▸ **Problem to work on**
Repeat the full listing below verbatim and keep the images out.

▸ **Materials provided**

○ ○ ○ ○ ○ ○ ○

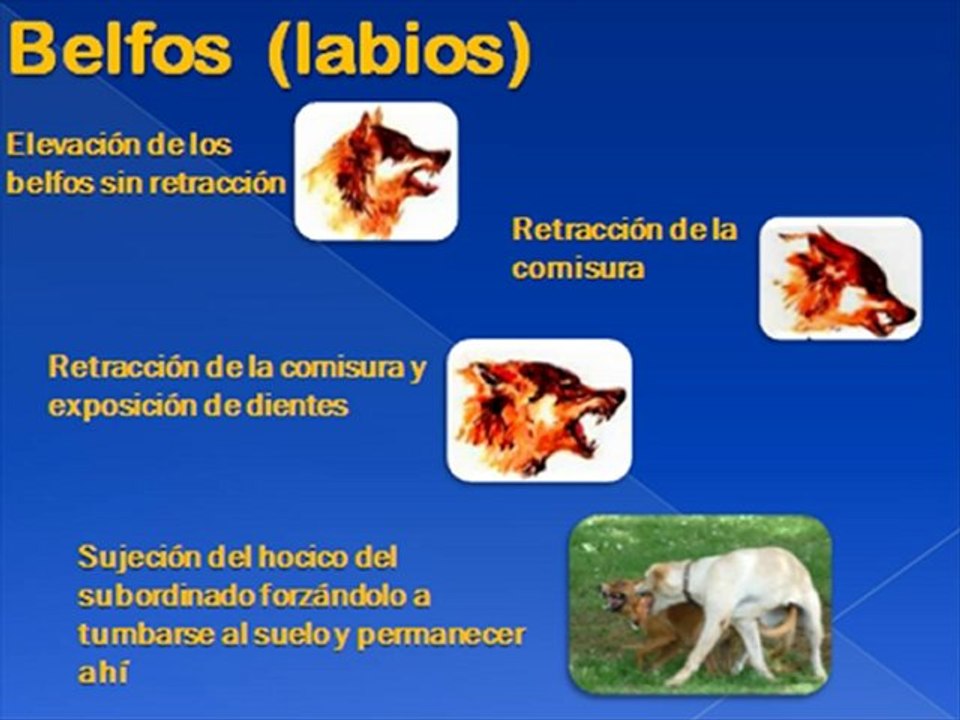 Belfos (labios)

Elevación de los belfos sin retracción

Retracción de la comisura

Retracción de la comisura y exposición de dientes

Sujeción del hocico del subordinado forzándolo a tumbarse al suelo y permanecer ahí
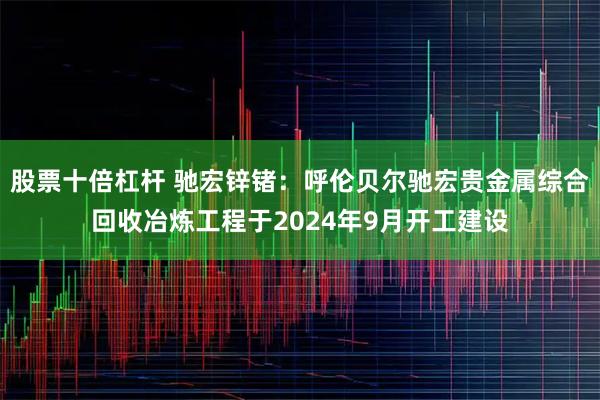 股票十倍杠杆 驰宏锌锗：呼伦贝尔驰宏贵金属综合回收冶炼工程于2024年9月开工建设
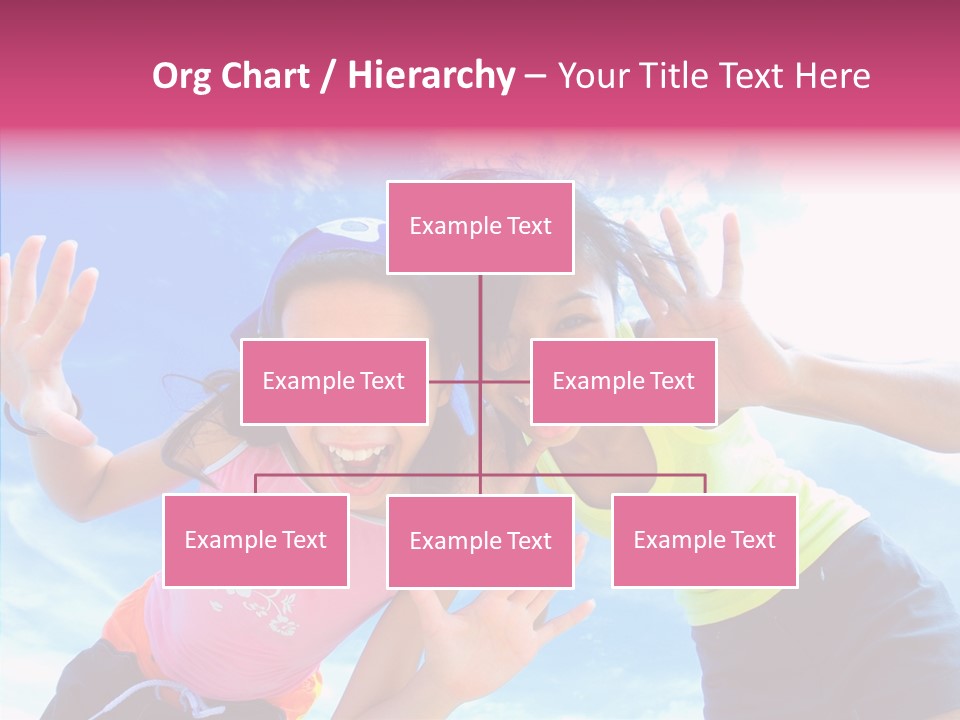 Org Chart / Hierarchy – Your Title Text Here

Example Text

Example Text

Example Text

Example Text

Example Text

Example Text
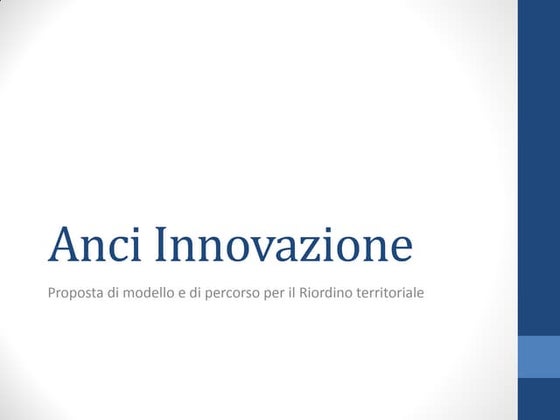 Anci Innovazione

Proposta di modello e di percorso per il Riordino territoriale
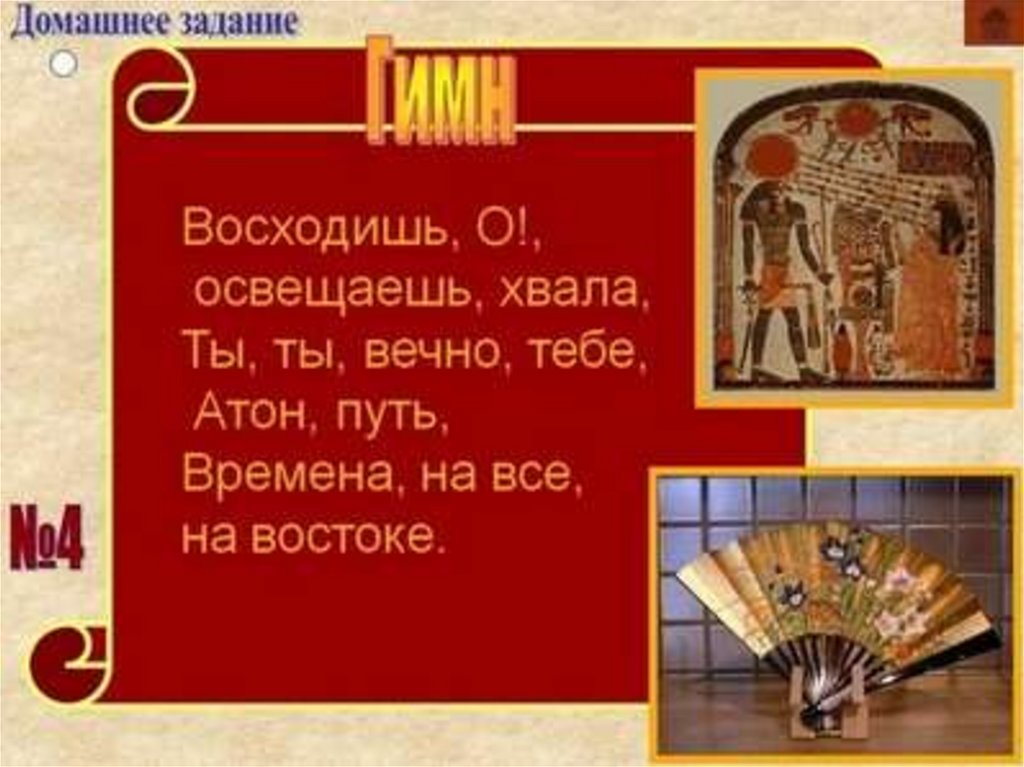 Домашнее задание

Гимн

Восходишь, О!,
освещаешь, хвала,
Ты, ты, вечно, тебе,
Атон, путь,
Времена, на все,
на востоке.

№4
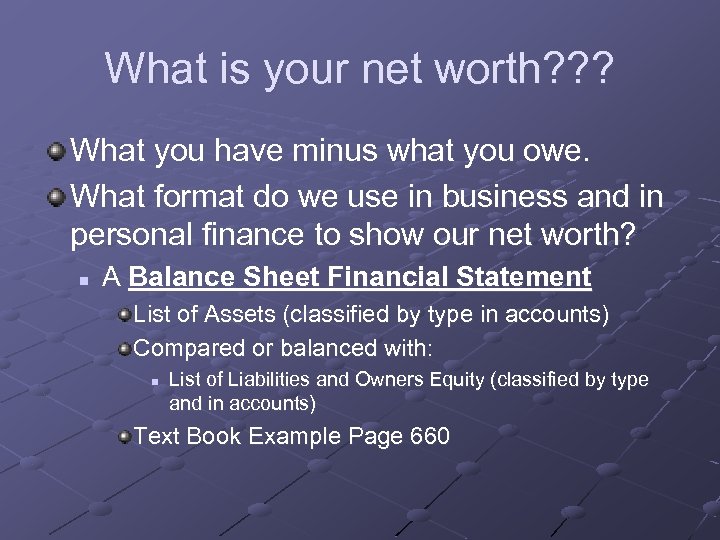 What is your net worth???

What you have minus what you owe.

What format do we use in business and in personal finance to show our net worth?

A Balance Sheet Financial Statement

List of Assets (classified by type in accounts)

Compared or balanced with:

List of Liabilities and Owners Equity (classified by type and in accounts)

Text Book Example Page 660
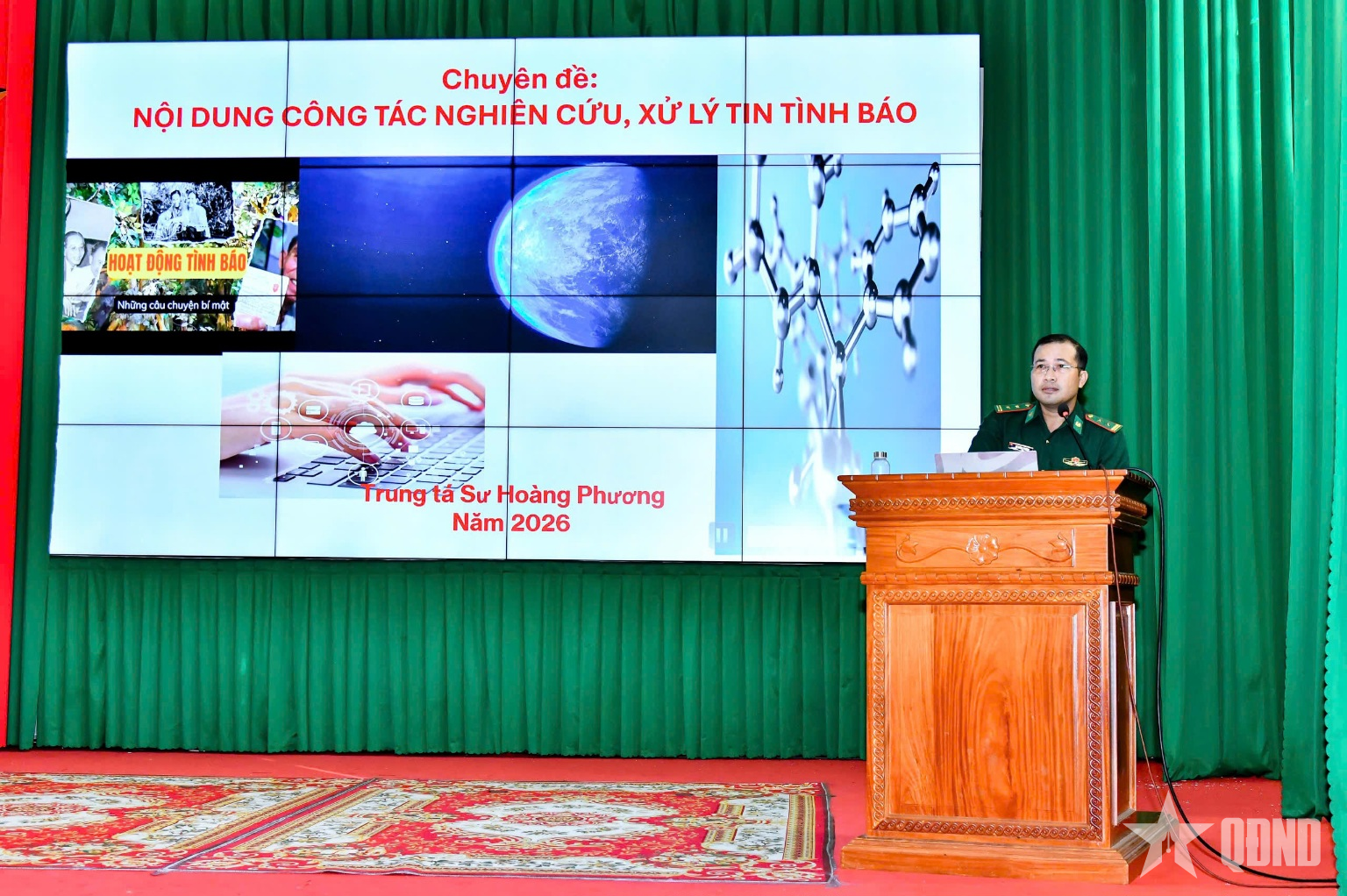 Chuyên đề:
NỘI DUNG CÔNG TÁC NGHIÊN CỨU, XỬ LÝ TIN TÌNH BÁO

HOẠT ĐỘNG TÌNH BÁO
Những câu chuyện bí mật

Trung tá Sư Hoàng Phương
Năm 2026

QĐND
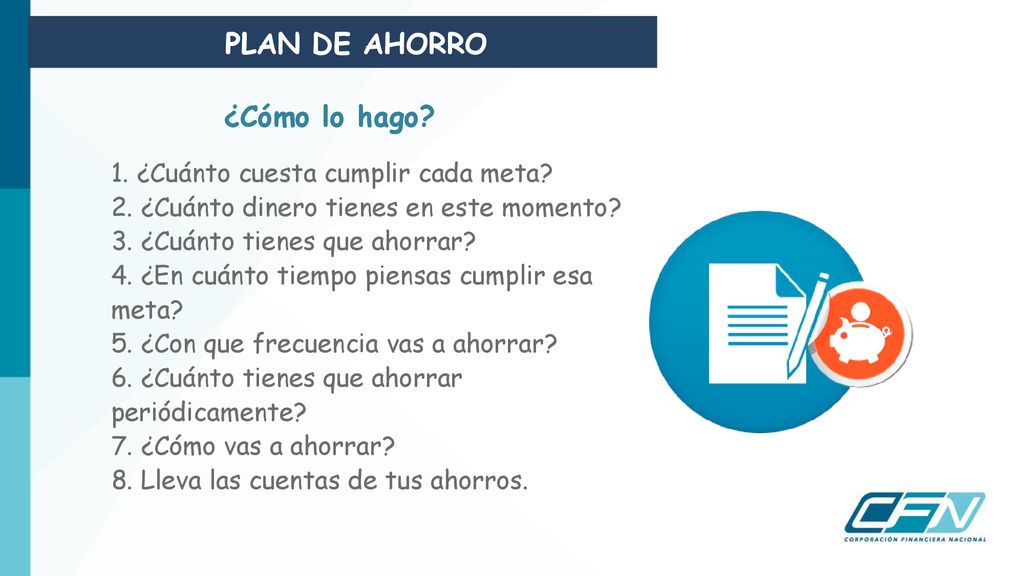 PLAN DE AHORRO

¿Cómo lo hago?

1. ¿Cuánto cuesta cumplir cada meta?
2. ¿Cuánto dinero tienes en este momento?
3. ¿Cuánto tienes que ahorrar?
4. ¿En cuánto tiempo piensas cumplir esa meta?
5. ¿Con que frecuencia vas a ahorrar?
6. ¿Cuánto tienes que ahorrar periódicamente?
7. ¿Cómo vas a ahorrar?
8. Lleva las cuentas de tus ahorros.

CFN
CORPORACIÓN FINANCIERA NACIONAL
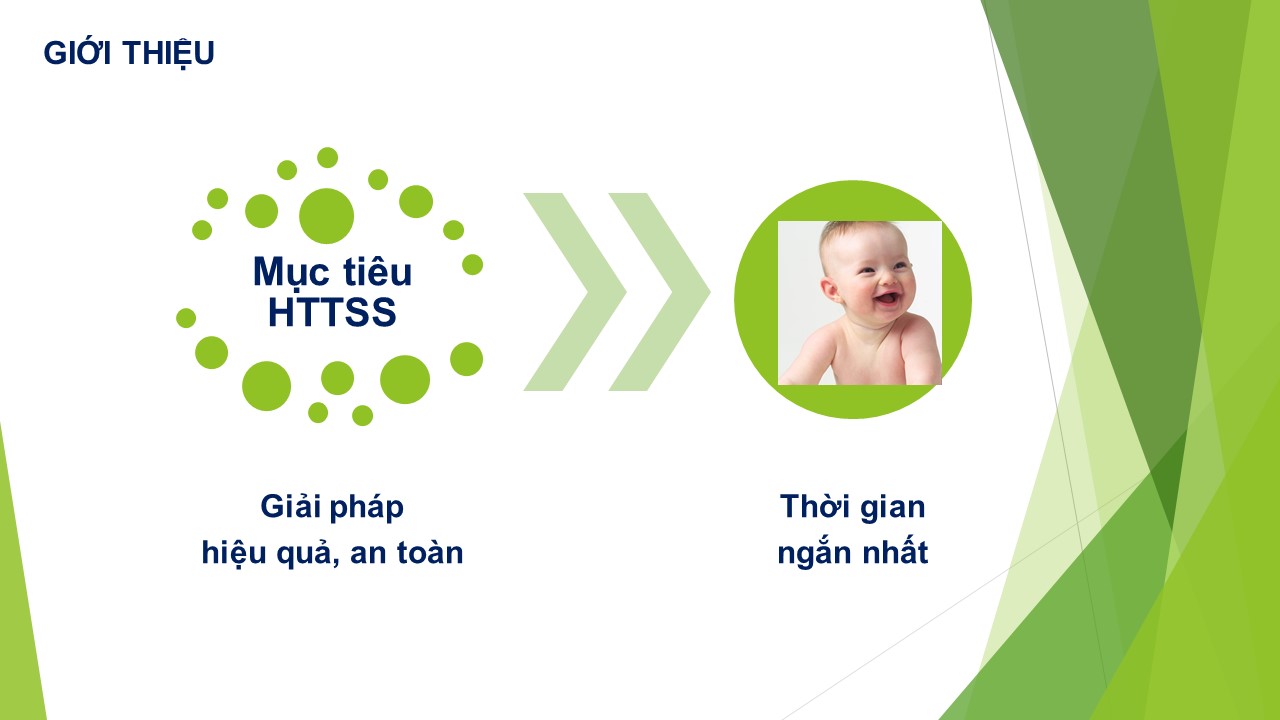 GIỚI THIỆU

Mục tiêu
HTTSS

Giải pháp
hiệu quả, an toàn

Thời gian
ngắn nhất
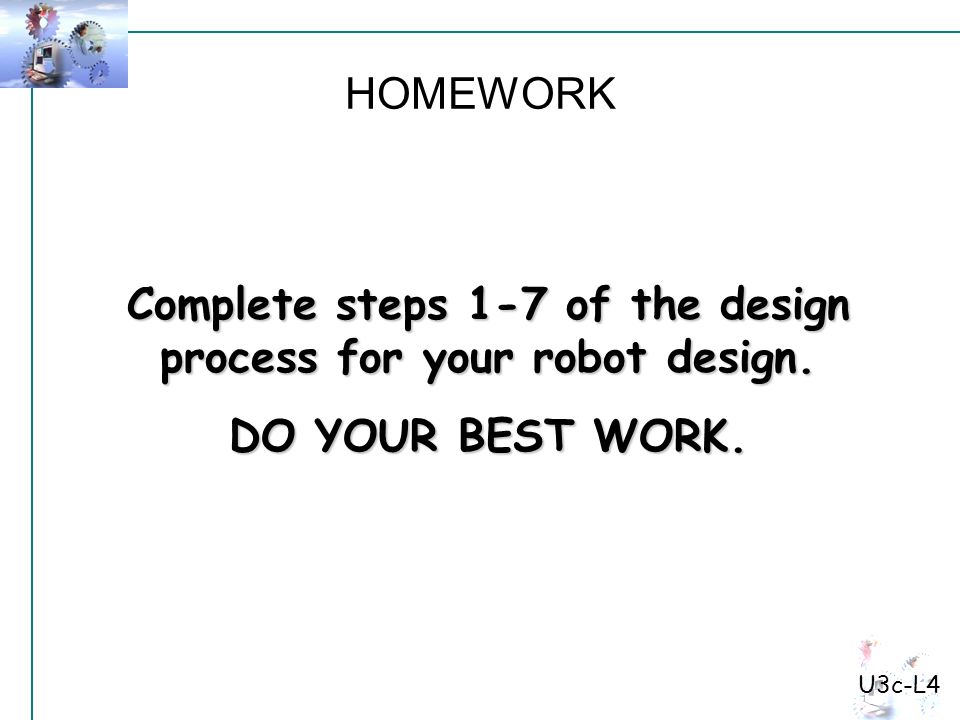 HOMEWORK

Complete steps 1-7 of the design process for your robot design.

DO YOUR BEST WORK.

U3c-L4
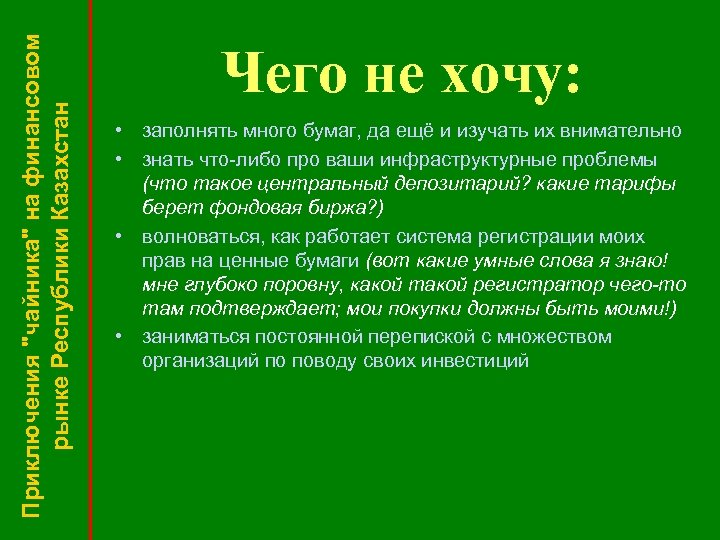 Приключения "чайника" на финансовом рынке Республики Казахстан

Чего не хочу:

• заполнять много бумаг, да ещё и изучать их внимательно
• знать что-либо про ваши инфраструктурные проблемы (что такое центральный депозитарий? какие тарифы берет фондовая биржа?)
• волноваться, как работает система регистрации моих прав на ценные бумаги (вот какие умные слова я знаю! мне глубоко поровну, какой такой регистратор чего-то там подтверждает; мои покупки должны быть моими!)
• заниматься постоянной перепиской с множеством организаций по поводу своих инвестиций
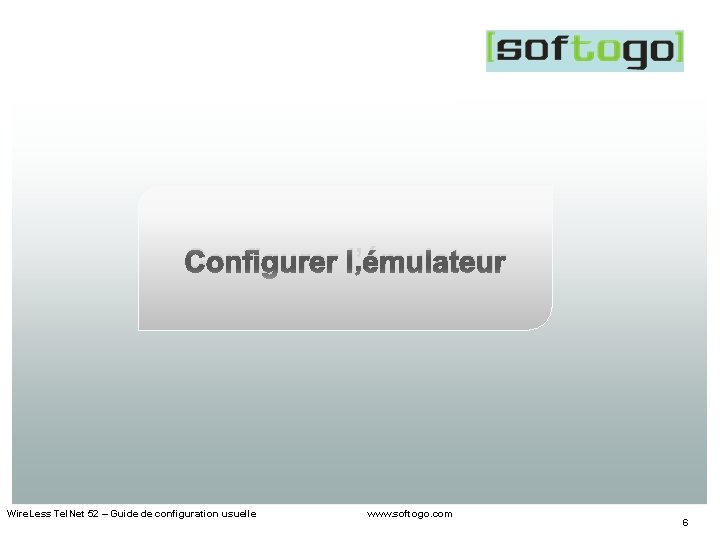 [softogo]

Configurer l,émulateur

WireLess TelNet 52 – Guide de configuration usuelle www.softogo.com

6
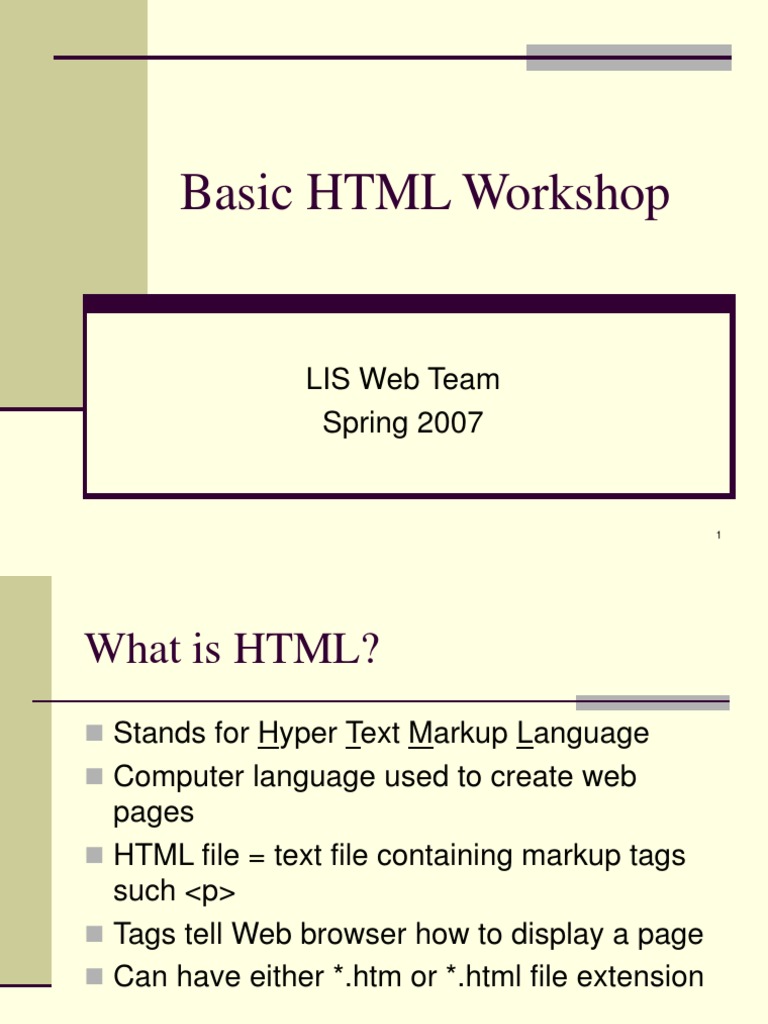 Basic HTML Workshop

LIS Web Team
Spring 2007

1

What is HTML?

- Stands for Hyper Text Markup Language
- Computer language used to create web pages
- HTML file = text file containing markup tags such <p>
- Tags tell Web browser how to display a page
- Can have either *.htm or *.html file extension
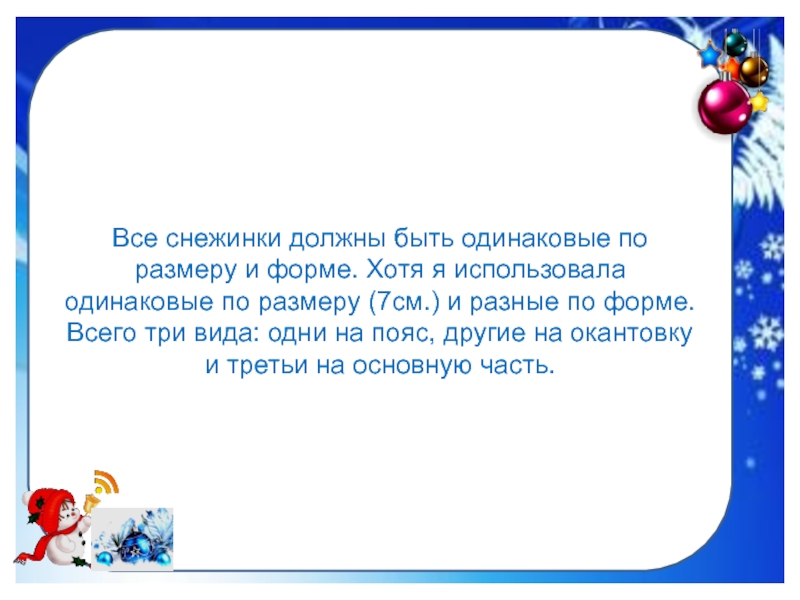 Все снежинки должны быть одинаковые по размеру и форме. Хотя я использовала одинаковые по размеру (7см.) и разные по форме. Всего три вида: одни на пояс, другие на окантовку и третьи на основную часть.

○ ○ ○ ○ ○ ○ ○

▸ **Solution for this task**
 Belfos (labios)

Elevación de los belfos sin retracción

Retracción de la comisura

Retracción de la comisura y exposición de dientes

Sujeción del hocico del subordinado forzándolo a tumbarse al suelo y permanecer ahí
 股票十倍杠杆 驰宏锌锗：呼伦贝尔驰宏贵金属综合回收冶炼工程于2024年9月开工建设
 Org Chart / Hierarchy – Your Title Text Here

Example Text

Example Text

Example Text

Example Text

Example Text

Example Text
 Anci Innovazione

Proposta di modello e di percorso per il Riordino territoriale
 Домашнее задание

Гимн

Восходишь, О!,
освещаешь, хвала,
Ты, ты, вечно, тебе,
Атон, путь,
Времена, на все,
на востоке.

№4
 What is your net worth???

What you have minus what you owe.

What format do we use in business and in personal finance to show our net worth?

A Balance Sheet Financial Statement

List of Assets (classified by type in accounts)

Compared or balanced with:

List of Liabilities and Owners Equity (classified by type and in accounts)

Text Book Example Page 660
 Chuyên đề:
NỘI DUNG CÔNG TÁC NGHIÊN CỨU, XỬ LÝ TIN TÌNH BÁO

HOẠT ĐỘNG TÌNH BÁO
Những câu chuyện bí mật

Trung tá Sư Hoàng Phương
Năm 2026

QĐND
 PLAN DE AHORRO

¿Cómo lo hago?

1. ¿Cuánto cuesta cumplir cada meta?
2. ¿Cuánto dinero tienes en este momento?
3. ¿Cuánto tienes que ahorrar?
4. ¿En cuánto tiempo piensas cumplir esa meta?
5. ¿Con que frecuencia vas a ahorrar?
6. ¿Cuánto tienes que ahorrar periódicamente?
7. ¿Cómo vas a ahorrar?
8. Lleva las cuentas de tus ahorros.

CFN
CORPORACIÓN FINANCIERA NACIONAL
 GIỚI THIỆU

Mục tiêu
HTTSS

Giải pháp
hiệu quả, an toàn

Thời gian
ngắn nhất
 HOMEWORK

Complete steps 1-7 of the design process for your robot design.

DO YOUR BEST WORK.

U3c-L4
 Приключения "чайника" на финансовом рынке Республики Казахстан

Чего не хочу:

• заполнять много бумаг, да ещё и изучать их внимательно
• знать что-либо про ваши инфраструктурные проблемы (что такое центральный депозитарий? какие тарифы берет фондовая биржа?)
• волноваться, как работает система регистрации моих прав на ценные бумаги (вот какие умные слова я знаю! мне глубоко поровну, какой такой регистратор чего-то там подтверждает; мои покупки должны быть моими!)
• заниматься постоянной перепиской с множеством организаций по поводу своих инвестиций
 [softogo]

Configurer l,émulateur

WireLess TelNet 52 – Guide de configuration usuelle www.softogo.com

6
 Basic HTML Workshop

LIS Web Team
Spring 2007

1

What is HTML?

- Stands for Hyper Text Markup Language
- Computer language used to create web pages
- HTML file = text file containing markup tags such <p>
- Tags tell Web browser how to display a page
- Can have either *.htm or *.html file extension
 Все снежинки должны быть одинаковые по размеру и форме. Хотя я использовала одинаковые по размеру (7см.) и разные по форме. Всего три вида: одни на пояс, другие на окантовку и третьи на основную часть.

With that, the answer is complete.